SET EXERCISE 1:
In the TB-sized databases post, why does Simon Riggs think having a statement fail for exceeding a cost limit is better than running without such a limit? Answer in one to three sentences.
SET EXERCISE 2:
In the TB-sized databases post, who wrote the line "Hm, that's only kind of true."?
SET EXERCISE 3:
Extend the TB-sized databases post, picking up right after its final sentence.

++++ EXCERPTED PASSAGE ++++

Re: TB-sized databases

From: Simon Riggs <simon(at)2ndquadrant(dot)com>
To: Tom Lane <tgl(at)sss(dot)pgh(dot)pa(dot)us>
Cc: Gregory Stark <stark(at)enterprisedb(dot)com>, Csaba Nagy <nagy(at)ecircle-ag(dot)com>, Bill Moran <wmoran(at)collaborativefusion(dot)com>, pgsql-performance(at)postgresql(dot)org
Subject: Re: TB-sized databases
Date: 2007-11-29 16:14:26
Message-ID: 1196352866.4246.1304.camel@ebony.site
Views: Raw Message | Whole Thread | Download mbox | Resend email
Thread:
Lists: pgsql-performance

On Thu, 2007-11-29 at 10:45 -0500, Tom Lane wrote:
> Gregory Stark <stark(at)enterprisedb(dot)com> writes:
> > "Simon Riggs" <simon(at)2ndquadrant(dot)com> writes:
> >> Tom's previous concerns were along the lines of "How would know what to
> >> set it to?", given that the planner costs are mostly arbitrary numbers.
>
> > Hm, that's only kind of true.
>
> The units are not the problem. The problem is that you are staking
> non-failure of your application on the planner's estimates being
> pretty well in line with reality. Not merely in line enough that
> it picks a reasonably cheap plan, but in line enough that if it
> thinks plan A is 10x more expensive than plan B, then the actual
> ratio is indeed somewhere near 10.
>
> Given that this list spends all day every day discussing cases where the
> planner is wrong, I'd have to think that that's a bet I wouldn't take.

I think you have a point, but the alternative is often much worse.

If an SQL statement fails because of too high cost, we can investigate
the problem and re-submit. If a website slows down because somebody
allowed a very large query to execute then everybody is affected, not
just the person who ran the bad query. Either way the guy that ran the
query loses, but without constraints in place one guy can kill everybody
else also.

++++ MATERIAL PROVIDED ++++

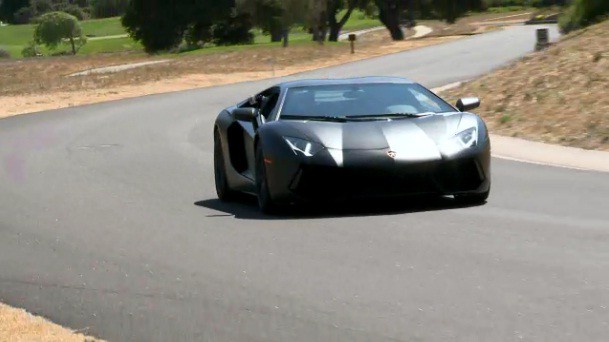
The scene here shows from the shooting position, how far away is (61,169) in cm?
1922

++++

FINAL ANSWER 1:
A statement that fails for being too costly can be investigated and re-submitted. Without that constraint, a very large query can slow a website for everybody, so one user's bad query harms all the others as well as that user.

FINAL ANSWER 2:
Gregory Stark.

FINAL ANSWER 3:
> You could probably avoid this risk by setting the cutoff at something
> like 100 or 1000 times what you really want to tolerate, but how
> useful is it then?

Still fairly useful, as long as we understand its a blunt instrument.

If the whole performance of your system depends upon indexed access then
rogue queries can have disastrous, unpredictable consequences. Many
sites construct their SQL dynamically, so a mistake in a seldom used
code path can allow killer queries through. Even the best DBAs have been
known to make mistakes.

e.g. An 80GB table has 8 million blocks in it.
- So putting a statement_cost limit = 1 million would allow some fairly
large queries but prevent anything that did a SeqScan (or worse).
- Setting it 10 million is going to prevent things like sorting the
whole table without a LIMIT
- Setting it at 100 million is going to prevent unconstrained product
joins etc..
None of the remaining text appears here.